Not stepping on toes is tough when you are the step.  You don’t want to step on the natural parents toes or your new spouse’s toes and you certainly don’t want to step on the children’s toes.  But, when you are left to care for those children and the new spouse is not around, you must take on a role that is not that of friend, but one that is of parent, whether those children are yours naturally or by marriage.  More importantly, those children need to know that you have been given that role by the natural parent.  And, even more importantly, the new spouse needs to stand by you as your discipline and dole out punishment by backing you up.

It is vital to layout the role that you will play as the step before you even get married.  You need to know the rules and boundaries.  For instance, my husband has 100% support from me regarding my children.  We parent together, and if I am not around, or he is with the kids without me and they misbehave, he knows he has the right to correct them and punish them as he sees fit.  My children know this as well, and I have made it very clear to them that he is the other parent in this house and he is to be respected and listened to.

That is not to say that sometimes I don’t wince when he calls out one of my kids for being disrespectful or puts them in their rooms when they are fighting with each other.  I do wince, but I also know that because he is acting as a parent, they not only respect him but go to him for more and more things as the marriage is progressing, which lightens the burden on me and strengthens the relationship between them.

As a step parent in my past marriage, my then husband took on all the parenting roles and my role was one of babysitter.  I did not have the authority to discipline, and the children knew it.  When one of them misbehaved, I was to report it to my ex, and his response would be, “I wasn’t there to see it, so what do you expect me to do about it?”  It made for children that were often very disrespectful and even more often misbehaving.  They knew they not only did not have to listen to me, but that their own father disregarded what I had to say.  It made for a bad step situation and a very difficult one.
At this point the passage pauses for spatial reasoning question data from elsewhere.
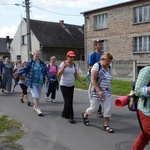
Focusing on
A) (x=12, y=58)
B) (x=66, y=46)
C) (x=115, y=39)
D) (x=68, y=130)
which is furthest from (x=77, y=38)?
(x=68, y=130)

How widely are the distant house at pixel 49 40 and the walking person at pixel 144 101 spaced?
32.3m

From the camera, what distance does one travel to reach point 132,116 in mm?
7270

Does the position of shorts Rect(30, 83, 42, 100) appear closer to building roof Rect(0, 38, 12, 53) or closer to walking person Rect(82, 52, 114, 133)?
walking person Rect(82, 52, 114, 133)

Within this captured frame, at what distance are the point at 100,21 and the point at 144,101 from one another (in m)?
24.6

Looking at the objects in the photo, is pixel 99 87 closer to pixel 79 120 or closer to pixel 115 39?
pixel 79 120

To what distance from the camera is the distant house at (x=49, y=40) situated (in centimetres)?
3631

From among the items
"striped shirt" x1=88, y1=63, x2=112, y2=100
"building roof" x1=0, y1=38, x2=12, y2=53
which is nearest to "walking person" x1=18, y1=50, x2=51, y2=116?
"striped shirt" x1=88, y1=63, x2=112, y2=100

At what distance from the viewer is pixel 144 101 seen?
352cm

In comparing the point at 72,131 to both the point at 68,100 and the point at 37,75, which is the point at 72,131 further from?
the point at 37,75

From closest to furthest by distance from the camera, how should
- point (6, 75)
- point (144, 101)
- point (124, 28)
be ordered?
point (144, 101), point (6, 75), point (124, 28)

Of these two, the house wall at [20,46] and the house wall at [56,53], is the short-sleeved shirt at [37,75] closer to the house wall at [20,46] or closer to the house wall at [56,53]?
the house wall at [56,53]

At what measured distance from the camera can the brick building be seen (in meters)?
23.4

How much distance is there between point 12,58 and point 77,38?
11203 millimetres

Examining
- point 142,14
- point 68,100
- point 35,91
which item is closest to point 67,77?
point 68,100
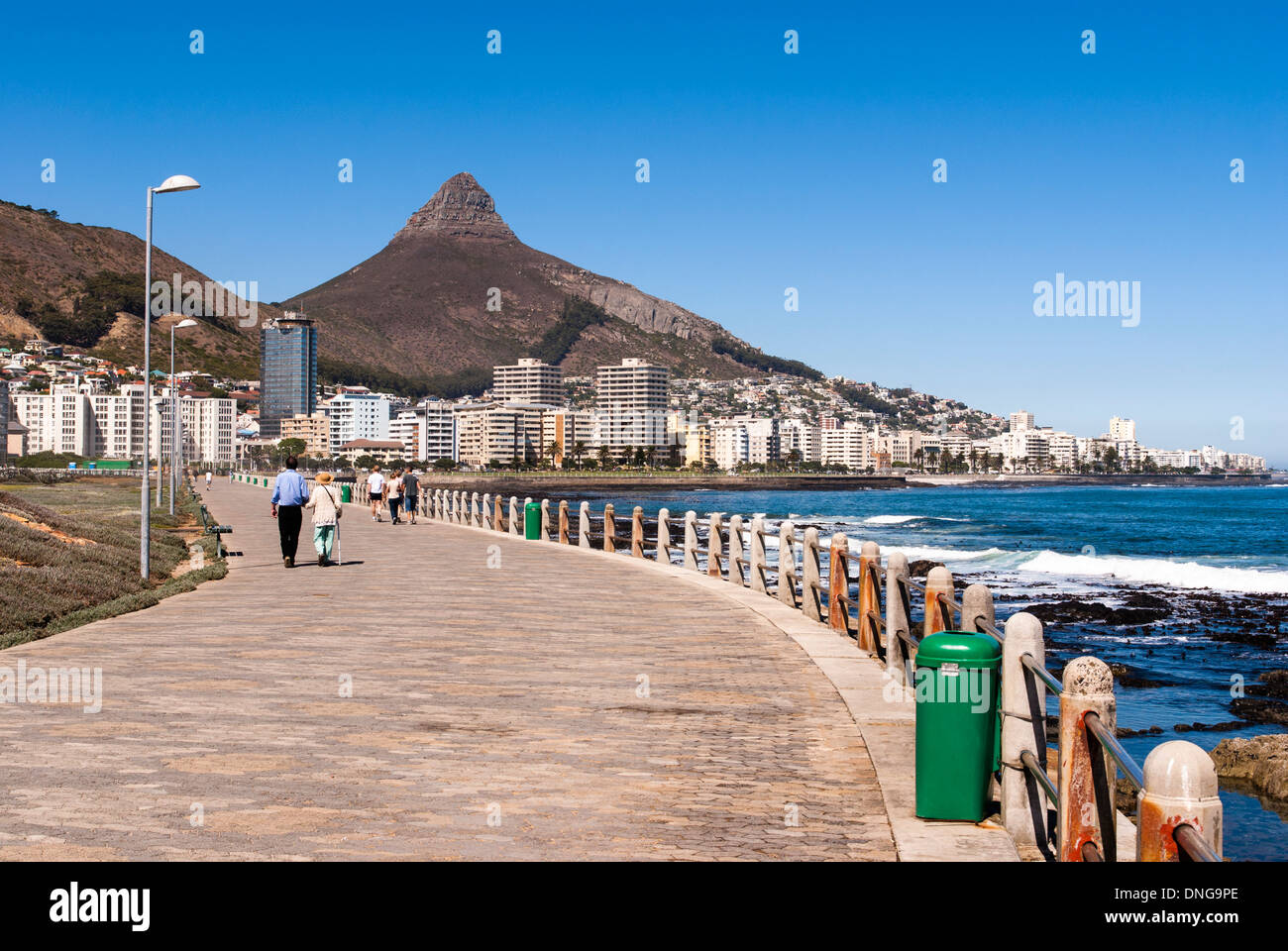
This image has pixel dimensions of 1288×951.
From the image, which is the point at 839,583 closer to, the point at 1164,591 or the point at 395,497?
the point at 1164,591

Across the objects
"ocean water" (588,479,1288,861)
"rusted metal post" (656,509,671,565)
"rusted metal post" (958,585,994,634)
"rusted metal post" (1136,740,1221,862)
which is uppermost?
"rusted metal post" (958,585,994,634)

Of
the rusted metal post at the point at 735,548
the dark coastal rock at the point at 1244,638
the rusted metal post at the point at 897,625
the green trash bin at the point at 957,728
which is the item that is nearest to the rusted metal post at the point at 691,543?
the rusted metal post at the point at 735,548

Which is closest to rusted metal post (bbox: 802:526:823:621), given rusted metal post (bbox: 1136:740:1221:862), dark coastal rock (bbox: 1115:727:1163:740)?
dark coastal rock (bbox: 1115:727:1163:740)

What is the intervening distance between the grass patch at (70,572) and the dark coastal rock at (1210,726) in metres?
12.1

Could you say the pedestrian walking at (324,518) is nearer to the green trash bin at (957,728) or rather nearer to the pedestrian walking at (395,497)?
the green trash bin at (957,728)

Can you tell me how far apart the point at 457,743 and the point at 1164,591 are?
1162 inches

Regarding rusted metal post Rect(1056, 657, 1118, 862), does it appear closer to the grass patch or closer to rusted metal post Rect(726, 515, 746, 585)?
the grass patch

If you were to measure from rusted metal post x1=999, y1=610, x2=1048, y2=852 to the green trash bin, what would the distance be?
0.32ft

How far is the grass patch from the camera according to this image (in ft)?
43.4

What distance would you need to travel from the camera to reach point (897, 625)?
10.2 m
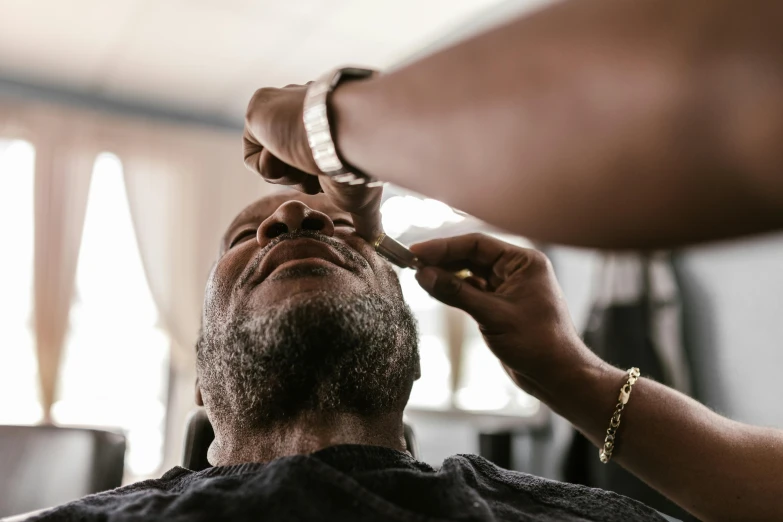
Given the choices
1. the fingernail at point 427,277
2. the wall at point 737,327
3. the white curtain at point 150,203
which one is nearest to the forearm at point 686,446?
the fingernail at point 427,277

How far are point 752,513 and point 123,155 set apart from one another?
401 centimetres

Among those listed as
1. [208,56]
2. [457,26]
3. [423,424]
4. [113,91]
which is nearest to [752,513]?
[457,26]

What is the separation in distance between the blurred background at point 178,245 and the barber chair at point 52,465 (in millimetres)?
1807

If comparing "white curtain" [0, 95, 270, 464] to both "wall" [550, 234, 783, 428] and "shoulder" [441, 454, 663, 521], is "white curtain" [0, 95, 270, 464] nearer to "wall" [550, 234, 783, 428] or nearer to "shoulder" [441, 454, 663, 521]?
"wall" [550, 234, 783, 428]

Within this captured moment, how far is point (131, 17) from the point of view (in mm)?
3029

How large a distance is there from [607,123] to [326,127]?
1.04 feet

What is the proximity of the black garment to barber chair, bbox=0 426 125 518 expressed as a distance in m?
0.52

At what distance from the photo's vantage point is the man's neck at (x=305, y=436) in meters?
1.08

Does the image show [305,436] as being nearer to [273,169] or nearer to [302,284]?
[302,284]

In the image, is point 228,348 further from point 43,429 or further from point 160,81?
point 160,81

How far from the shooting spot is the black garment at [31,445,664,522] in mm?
796

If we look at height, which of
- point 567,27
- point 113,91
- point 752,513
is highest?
point 113,91

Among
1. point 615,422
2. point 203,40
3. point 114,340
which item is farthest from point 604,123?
point 114,340

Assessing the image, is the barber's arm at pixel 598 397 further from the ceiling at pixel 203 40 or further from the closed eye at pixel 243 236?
the ceiling at pixel 203 40
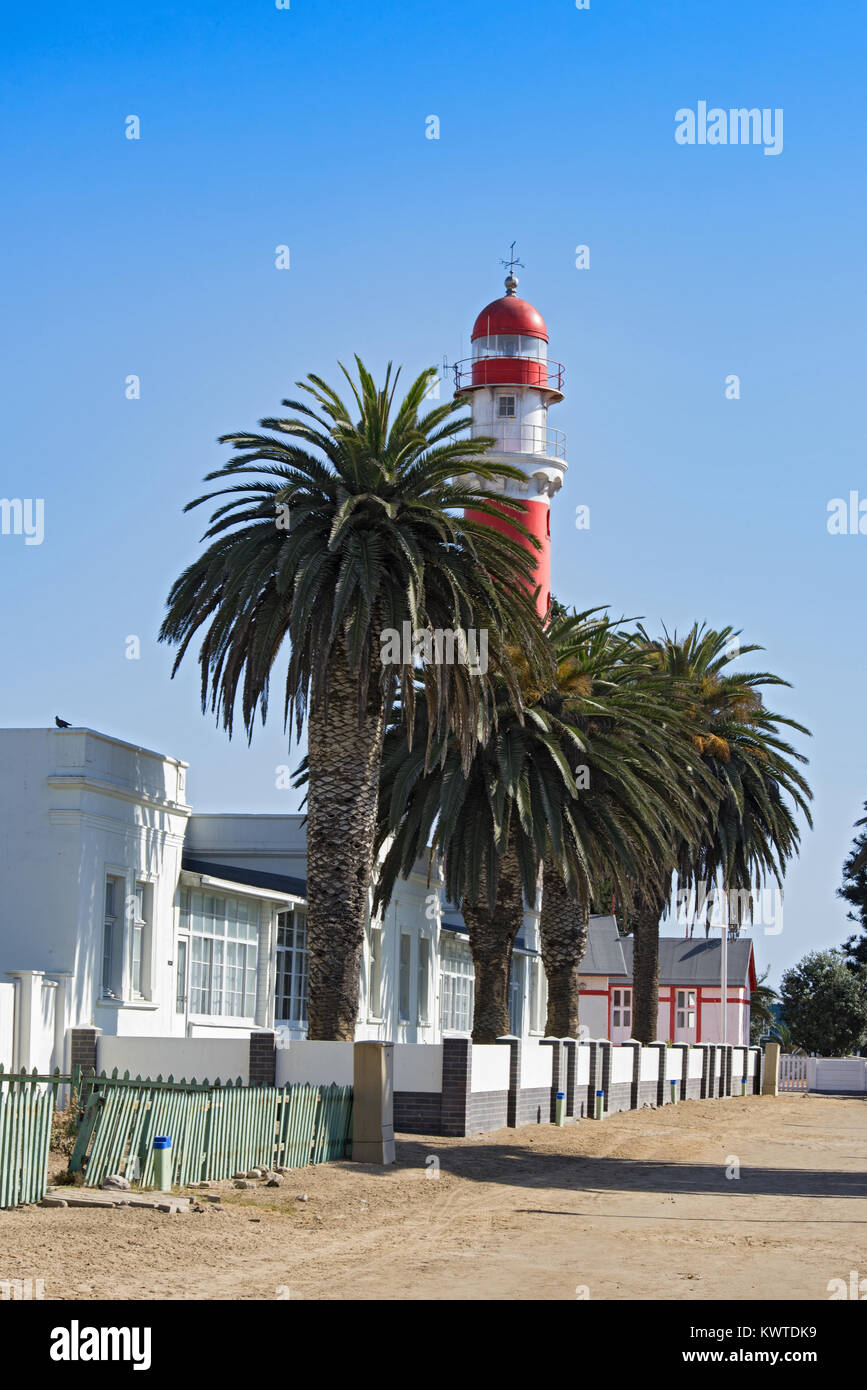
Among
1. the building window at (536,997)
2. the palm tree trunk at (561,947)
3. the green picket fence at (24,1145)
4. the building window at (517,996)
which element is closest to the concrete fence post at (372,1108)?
the green picket fence at (24,1145)

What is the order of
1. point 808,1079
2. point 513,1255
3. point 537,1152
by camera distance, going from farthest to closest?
point 808,1079 < point 537,1152 < point 513,1255

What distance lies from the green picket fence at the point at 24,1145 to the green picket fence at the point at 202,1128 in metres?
1.33

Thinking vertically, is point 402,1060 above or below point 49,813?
below

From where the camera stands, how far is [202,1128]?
1769 cm

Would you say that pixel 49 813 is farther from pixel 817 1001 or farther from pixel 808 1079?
pixel 817 1001

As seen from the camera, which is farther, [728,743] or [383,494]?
[728,743]

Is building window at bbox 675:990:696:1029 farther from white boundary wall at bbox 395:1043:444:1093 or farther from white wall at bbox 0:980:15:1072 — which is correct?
white wall at bbox 0:980:15:1072

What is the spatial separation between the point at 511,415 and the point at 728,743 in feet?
38.8

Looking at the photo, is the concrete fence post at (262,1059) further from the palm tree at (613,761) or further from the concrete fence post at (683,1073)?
the concrete fence post at (683,1073)

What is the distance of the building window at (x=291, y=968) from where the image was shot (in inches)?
1382

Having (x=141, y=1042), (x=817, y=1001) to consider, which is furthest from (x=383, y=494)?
(x=817, y=1001)

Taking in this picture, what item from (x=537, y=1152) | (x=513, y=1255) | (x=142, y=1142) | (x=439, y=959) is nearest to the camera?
(x=513, y=1255)

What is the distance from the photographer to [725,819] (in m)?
43.9

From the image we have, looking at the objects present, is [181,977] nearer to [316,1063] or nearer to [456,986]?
[316,1063]
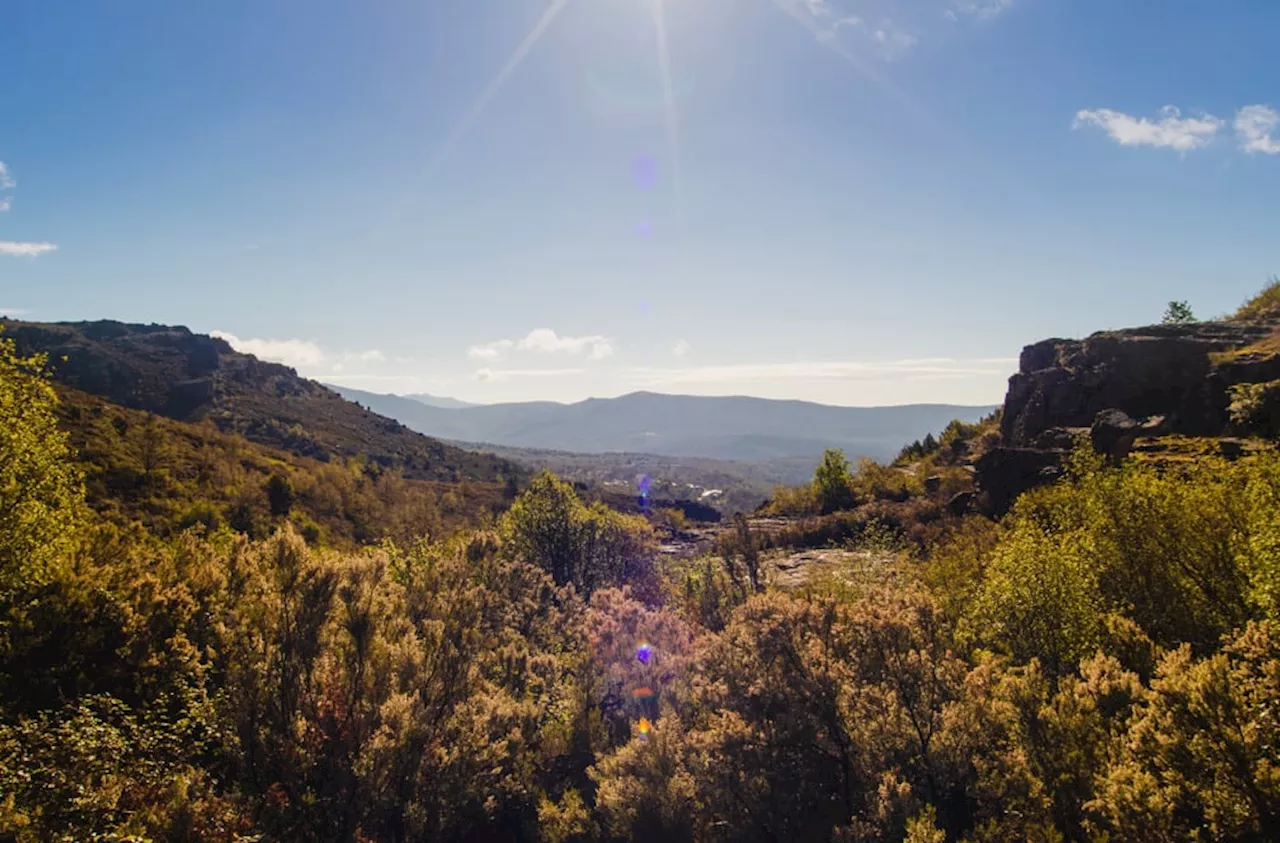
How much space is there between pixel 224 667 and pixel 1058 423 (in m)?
77.2

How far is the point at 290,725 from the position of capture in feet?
61.7

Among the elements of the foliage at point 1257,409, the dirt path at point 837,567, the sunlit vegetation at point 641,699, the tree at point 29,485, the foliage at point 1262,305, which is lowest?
the dirt path at point 837,567

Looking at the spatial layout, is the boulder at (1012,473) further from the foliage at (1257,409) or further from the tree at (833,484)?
the tree at (833,484)

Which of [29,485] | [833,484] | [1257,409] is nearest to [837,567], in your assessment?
[1257,409]

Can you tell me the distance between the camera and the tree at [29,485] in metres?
21.5

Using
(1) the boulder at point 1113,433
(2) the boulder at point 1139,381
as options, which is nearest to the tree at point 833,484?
(2) the boulder at point 1139,381

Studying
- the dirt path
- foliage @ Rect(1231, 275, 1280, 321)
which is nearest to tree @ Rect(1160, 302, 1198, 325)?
foliage @ Rect(1231, 275, 1280, 321)

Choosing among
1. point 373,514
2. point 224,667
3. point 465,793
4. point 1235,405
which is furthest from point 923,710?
point 373,514

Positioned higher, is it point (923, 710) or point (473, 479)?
point (923, 710)

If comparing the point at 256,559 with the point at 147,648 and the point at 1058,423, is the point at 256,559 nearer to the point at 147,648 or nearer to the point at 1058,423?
the point at 147,648

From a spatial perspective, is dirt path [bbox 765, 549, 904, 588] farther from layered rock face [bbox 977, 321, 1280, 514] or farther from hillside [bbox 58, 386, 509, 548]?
hillside [bbox 58, 386, 509, 548]

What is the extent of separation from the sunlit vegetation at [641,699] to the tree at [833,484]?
62977 mm

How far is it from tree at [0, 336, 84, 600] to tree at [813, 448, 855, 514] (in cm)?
8523

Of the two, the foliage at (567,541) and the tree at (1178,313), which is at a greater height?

If you aren’t ready for your spouse to discipline your children, then let them know up front that they will not be taking on that role, and that they are there for the fun stuff, but that you will take on the serious stuff.  But, be sure you do take on the serious stuff, and if you tell your spouse to tell you when discipline needs to be doled out, and you will handle it, handle it and don’t undermine the already negligible role you have given the step parent to begin with.

If you do want discipline to be handed out by the step, make sure your children know it and understand it.  It will help their relationship with the step to know what the boundaries are and the steps relationship with the children will be set as a parental figure and not just that as a play date.

Either way, support the step in their decisions and have faith that they are only doing what is in the best interest of the children.  If you don’t have that, then perhaps they weren’t the best choice for you to bring into your children’s lives to begin with.

What are your experiences with doling out the discipline as either the step parent or the parent who is married to the step?